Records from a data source
= = = =
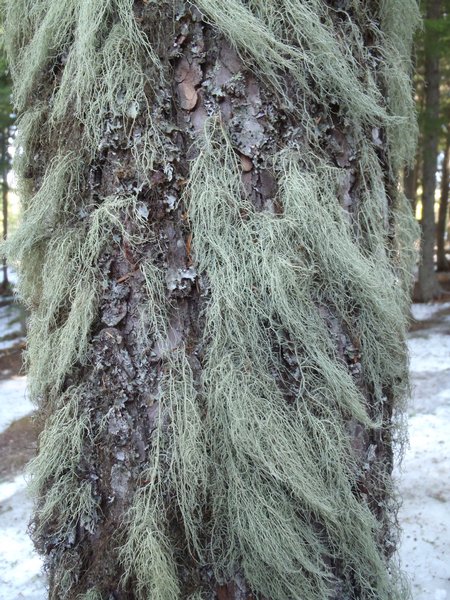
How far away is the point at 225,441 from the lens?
119 centimetres

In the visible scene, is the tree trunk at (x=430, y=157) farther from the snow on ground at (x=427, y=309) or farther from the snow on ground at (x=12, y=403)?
the snow on ground at (x=12, y=403)

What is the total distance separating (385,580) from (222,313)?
78cm

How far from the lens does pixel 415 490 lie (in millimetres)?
3148

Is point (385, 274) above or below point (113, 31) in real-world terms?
below

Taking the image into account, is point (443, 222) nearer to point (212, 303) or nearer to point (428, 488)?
point (428, 488)

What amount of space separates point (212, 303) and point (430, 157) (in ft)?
28.1

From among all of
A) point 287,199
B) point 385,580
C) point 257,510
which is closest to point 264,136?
point 287,199

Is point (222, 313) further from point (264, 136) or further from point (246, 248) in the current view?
point (264, 136)

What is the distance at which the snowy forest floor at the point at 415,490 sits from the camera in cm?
238

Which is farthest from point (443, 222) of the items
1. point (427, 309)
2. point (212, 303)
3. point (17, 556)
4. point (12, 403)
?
point (212, 303)

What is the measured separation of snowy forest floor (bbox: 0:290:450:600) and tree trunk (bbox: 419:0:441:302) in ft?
10.9

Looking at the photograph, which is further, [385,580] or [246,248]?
[385,580]

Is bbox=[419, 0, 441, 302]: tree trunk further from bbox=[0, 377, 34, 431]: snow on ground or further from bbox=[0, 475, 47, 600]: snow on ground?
bbox=[0, 475, 47, 600]: snow on ground

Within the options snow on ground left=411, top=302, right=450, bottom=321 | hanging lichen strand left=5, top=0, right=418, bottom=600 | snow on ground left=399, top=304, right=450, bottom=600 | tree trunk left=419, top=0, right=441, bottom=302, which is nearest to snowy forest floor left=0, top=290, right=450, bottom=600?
snow on ground left=399, top=304, right=450, bottom=600
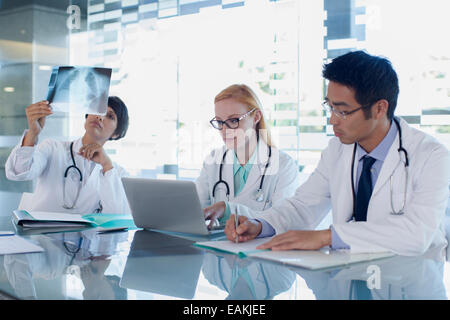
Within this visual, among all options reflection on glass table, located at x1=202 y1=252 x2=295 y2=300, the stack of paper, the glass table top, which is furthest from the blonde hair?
reflection on glass table, located at x1=202 y1=252 x2=295 y2=300

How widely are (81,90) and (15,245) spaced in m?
0.98

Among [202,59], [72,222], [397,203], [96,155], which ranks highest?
[202,59]

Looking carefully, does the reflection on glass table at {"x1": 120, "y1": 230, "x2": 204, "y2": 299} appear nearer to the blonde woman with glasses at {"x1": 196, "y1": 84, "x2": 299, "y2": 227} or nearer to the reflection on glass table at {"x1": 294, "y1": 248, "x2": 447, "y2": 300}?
the reflection on glass table at {"x1": 294, "y1": 248, "x2": 447, "y2": 300}

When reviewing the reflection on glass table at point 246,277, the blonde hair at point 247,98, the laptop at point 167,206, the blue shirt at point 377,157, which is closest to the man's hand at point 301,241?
the reflection on glass table at point 246,277

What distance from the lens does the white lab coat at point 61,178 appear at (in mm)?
2598

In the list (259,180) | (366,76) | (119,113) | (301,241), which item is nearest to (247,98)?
(259,180)

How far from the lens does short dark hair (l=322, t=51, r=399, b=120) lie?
1.80 meters

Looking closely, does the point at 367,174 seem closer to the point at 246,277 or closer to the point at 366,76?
the point at 366,76

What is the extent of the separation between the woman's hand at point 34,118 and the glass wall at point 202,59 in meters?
1.52

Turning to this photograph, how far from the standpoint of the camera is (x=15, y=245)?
1596mm

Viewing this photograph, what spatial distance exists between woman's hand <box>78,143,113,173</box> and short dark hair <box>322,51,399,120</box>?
4.31 feet

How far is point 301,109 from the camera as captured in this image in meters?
3.78

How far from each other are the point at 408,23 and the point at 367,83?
5.96 ft

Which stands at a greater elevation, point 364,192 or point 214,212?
point 364,192
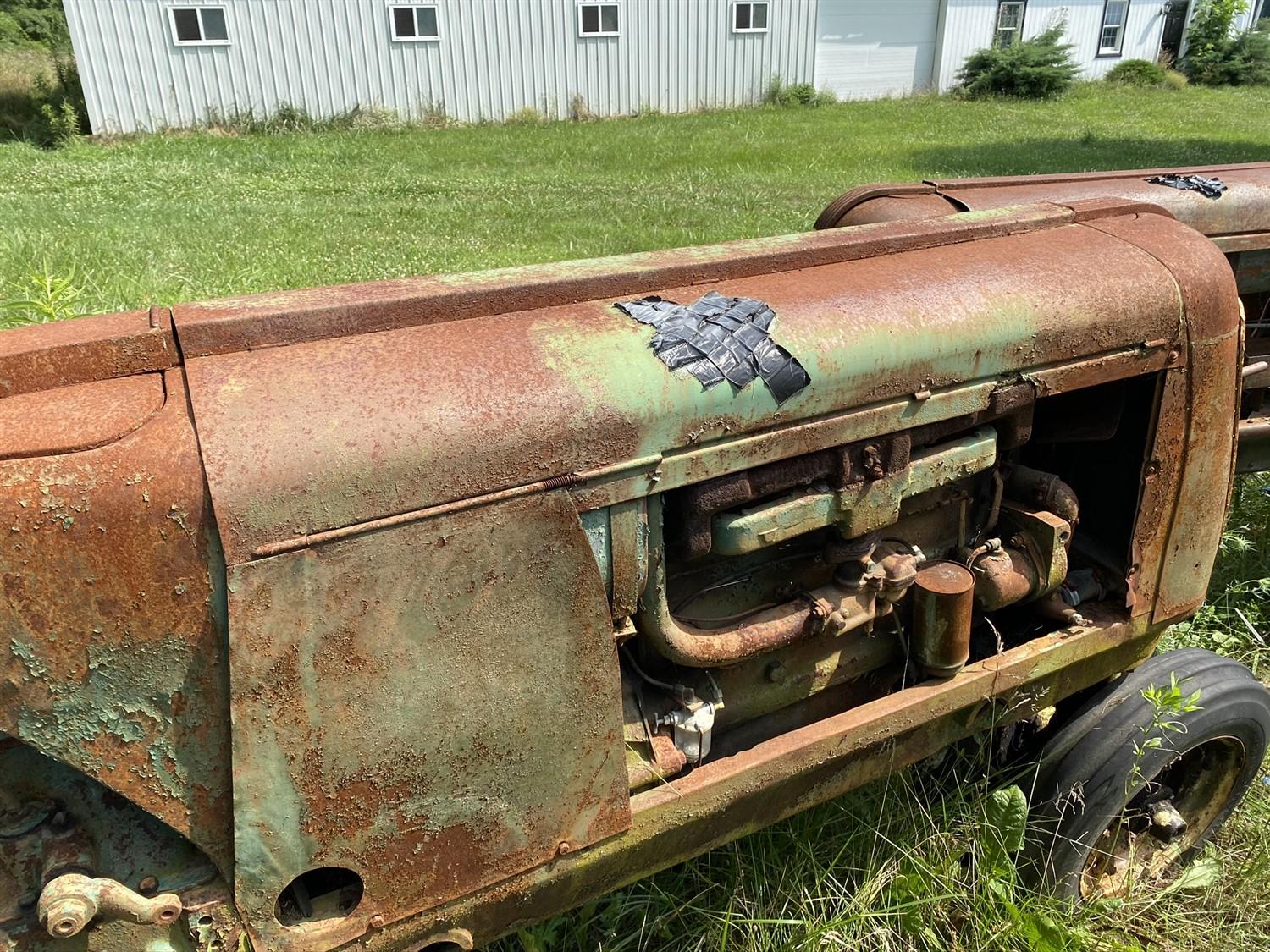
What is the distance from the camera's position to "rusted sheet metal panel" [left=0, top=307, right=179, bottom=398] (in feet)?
4.75

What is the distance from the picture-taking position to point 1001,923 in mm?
2328

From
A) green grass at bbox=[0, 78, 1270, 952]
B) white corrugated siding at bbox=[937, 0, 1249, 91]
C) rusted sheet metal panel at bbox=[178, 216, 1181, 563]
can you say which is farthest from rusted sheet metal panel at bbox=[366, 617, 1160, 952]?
white corrugated siding at bbox=[937, 0, 1249, 91]

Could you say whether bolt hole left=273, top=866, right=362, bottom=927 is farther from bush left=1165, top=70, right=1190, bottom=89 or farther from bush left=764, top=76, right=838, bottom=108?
bush left=1165, top=70, right=1190, bottom=89

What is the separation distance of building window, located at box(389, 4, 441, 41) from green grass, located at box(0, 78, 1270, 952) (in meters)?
1.46

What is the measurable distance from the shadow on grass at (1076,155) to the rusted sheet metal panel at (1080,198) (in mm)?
7452

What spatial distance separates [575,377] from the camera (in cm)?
156

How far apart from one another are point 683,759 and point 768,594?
391 mm

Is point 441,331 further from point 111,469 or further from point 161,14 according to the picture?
point 161,14

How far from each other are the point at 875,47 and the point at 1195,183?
1667cm

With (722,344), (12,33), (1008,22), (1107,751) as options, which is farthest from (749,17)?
(12,33)

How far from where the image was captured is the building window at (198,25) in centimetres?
1377

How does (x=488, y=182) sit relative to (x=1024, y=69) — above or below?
below

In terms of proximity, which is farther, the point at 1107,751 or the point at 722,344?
the point at 1107,751

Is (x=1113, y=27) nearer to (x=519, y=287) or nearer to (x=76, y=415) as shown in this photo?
(x=519, y=287)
= = = =
## Problem to work on
Omit every picture while copying the listing above exactly.

## Completed exercise
How far away is the point at 225,441 from the lens?
119 centimetres

In the visible scene, is the tree trunk at (x=430, y=157) farther from the snow on ground at (x=427, y=309) or farther from the snow on ground at (x=12, y=403)?
the snow on ground at (x=12, y=403)

What is the total distance separating (385,580) from (222,313)?
78cm

How far from the lens does pixel 415 490 lie (in millimetres)?
3148

Is point (385, 274) above or below point (113, 31) in real-world terms?
below

Taking the image into account, is point (443, 222) nearer to point (212, 303) or nearer to point (428, 488)?
point (428, 488)

What amount of space separates point (212, 303) and point (430, 157) (in ft)?
28.1

From among all of
A) point 287,199
B) point 385,580
C) point 257,510
which is closest to point 264,136?
point 287,199

Is point (222, 313) further from point (264, 136) or further from point (246, 248) in the current view?
point (264, 136)

What is the distance at which the snowy forest floor at the point at 415,490 sits from the camera in cm?
238

Which is farthest from point (443, 222) of the items
1. point (427, 309)
2. point (212, 303)
3. point (17, 556)
4. point (12, 403)
?
point (212, 303)

What is the measured separation of snowy forest floor (bbox: 0:290:450:600) and tree trunk (bbox: 419:0:441:302) in ft?
10.9

Looking at the photograph, which is further, [385,580] or [246,248]?
[385,580]

Is bbox=[419, 0, 441, 302]: tree trunk further from bbox=[0, 377, 34, 431]: snow on ground or further from bbox=[0, 475, 47, 600]: snow on ground?
bbox=[0, 475, 47, 600]: snow on ground

Within the options snow on ground left=411, top=302, right=450, bottom=321 | hanging lichen strand left=5, top=0, right=418, bottom=600 | snow on ground left=399, top=304, right=450, bottom=600 | tree trunk left=419, top=0, right=441, bottom=302, which is nearest to snowy forest floor left=0, top=290, right=450, bottom=600?
snow on ground left=399, top=304, right=450, bottom=600
Within this visual, among all options reflection on glass table, located at x1=202 y1=252 x2=295 y2=300, the stack of paper, the glass table top, which is furthest from the blonde hair?
reflection on glass table, located at x1=202 y1=252 x2=295 y2=300

How widely are (81,90) and (15,245) spaced in m?
0.98

Among [202,59], [72,222], [397,203], [96,155], which ranks highest?
[202,59]

Looking carefully, does the reflection on glass table at {"x1": 120, "y1": 230, "x2": 204, "y2": 299} appear nearer to the blonde woman with glasses at {"x1": 196, "y1": 84, "x2": 299, "y2": 227} or nearer to the reflection on glass table at {"x1": 294, "y1": 248, "x2": 447, "y2": 300}?
the reflection on glass table at {"x1": 294, "y1": 248, "x2": 447, "y2": 300}

When reviewing the reflection on glass table at point 246,277, the blonde hair at point 247,98, the laptop at point 167,206, the blue shirt at point 377,157, which is closest to the man's hand at point 301,241?
the reflection on glass table at point 246,277

What distance from the lens does the white lab coat at point 61,178 appear at (in mm)?
2598

In the list (259,180) | (366,76) | (119,113) | (301,241), which item is nearest to (247,98)?
(259,180)

How far from the lens does short dark hair (l=322, t=51, r=399, b=120) lie?
1.80 meters

Looking closely, does the point at 367,174 seem closer to the point at 246,277 or closer to the point at 366,76?
the point at 366,76

What is the extent of the separation between the woman's hand at point 34,118 and the glass wall at point 202,59 in meters?
1.52

Turning to this photograph, how far from the standpoint of the camera is (x=15, y=245)?
1596mm

Viewing this photograph, what spatial distance exists between woman's hand <box>78,143,113,173</box> and short dark hair <box>322,51,399,120</box>?
4.31 feet

How far is point 301,109 from the camera as captured in this image in meters?
3.78

How far from each other are the point at 408,23 and the point at 367,83?
5.96 ft

Which stands at a greater elevation, point 364,192 or point 214,212?
point 364,192
What is the distance from the camera's position to "rusted sheet metal panel" [left=0, top=307, right=179, bottom=398] (in feet)?
4.75

What is the distance from the picture-taking position to point 1001,923 in mm?
2328

From
A) green grass at bbox=[0, 78, 1270, 952]
B) white corrugated siding at bbox=[937, 0, 1249, 91]
C) rusted sheet metal panel at bbox=[178, 216, 1181, 563]
can you say which is farthest from rusted sheet metal panel at bbox=[366, 617, 1160, 952]?
white corrugated siding at bbox=[937, 0, 1249, 91]

Could you say whether bolt hole left=273, top=866, right=362, bottom=927 is farther from bush left=1165, top=70, right=1190, bottom=89 or farther from bush left=764, top=76, right=838, bottom=108?
bush left=1165, top=70, right=1190, bottom=89

What is the separation distance of building window, located at box(389, 4, 441, 41) from green grass, located at box(0, 78, 1270, 952) (in meters)?
1.46

What is the measurable distance from the shadow on grass at (1076,155) to the rusted sheet metal panel at (1080,198) (in mm)?
7452

What spatial distance separates [575,377] from the camera (in cm)?
156

How far apart from one another are point 683,759 and point 768,594?
391 mm

Is point 441,331 further from point 111,469 or further from point 161,14 according to the picture?
point 161,14

How far from each other are the point at 875,47 and the point at 1195,183?
1667cm

With (722,344), (12,33), (1008,22), (1107,751) as options, which is farthest from (749,17)?
(12,33)

How far from where the image was captured is the building window at (198,25) in centimetres?
1377

How does (x=488, y=182) sit relative to (x=1024, y=69) — above or below?
below

In terms of proximity, which is farther, the point at 1107,751 or the point at 722,344?
the point at 1107,751

Is (x=1113, y=27) nearer to (x=519, y=287) or nearer to (x=76, y=415) as shown in this photo?
(x=519, y=287)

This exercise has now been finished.